Include post_init() with validation. Test creating valid and invalid products."

Expected Outcome: Working dataclass with InitVar, validation, and computed field. Attempts to create invalid instances fail with clear error messages.

Prompt 4 (Create): "Design a BlogPost dataclass for an API response. Include:

  • Required: post_id, title, author, content
  • Optional: tags, published_at
  • Metadata on title field (e.g., max length)
  • post_init() validation
  • Methods to convert to dict and from dict for JSON serialization

Show how you'd handle nested comments (Comment dataclass)."

Expected Outcome: Production-ready dataclass design with metadata, validation, serialization methods, and handling of nested objects.

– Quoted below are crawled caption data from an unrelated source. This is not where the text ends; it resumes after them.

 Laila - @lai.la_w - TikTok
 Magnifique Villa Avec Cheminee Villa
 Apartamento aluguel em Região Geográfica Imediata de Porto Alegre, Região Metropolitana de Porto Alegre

Safety/Ethics Note: Dataclass validation prevents invalid states at creation time, which is safer than discovering invalid data later. Always validate in __post_init__() for production code. When handling user input, validate thoroughly—don't trust user-provided emails, URLs, or sensitive data.


You've now mastered both basic dataclasses (Lesson 3) and advanced features (Lesson 4). In Lesson 5, you'll synthesize everything by comparing metaclasses, dataclasses, and traditional classes to choose the right tool for different problems.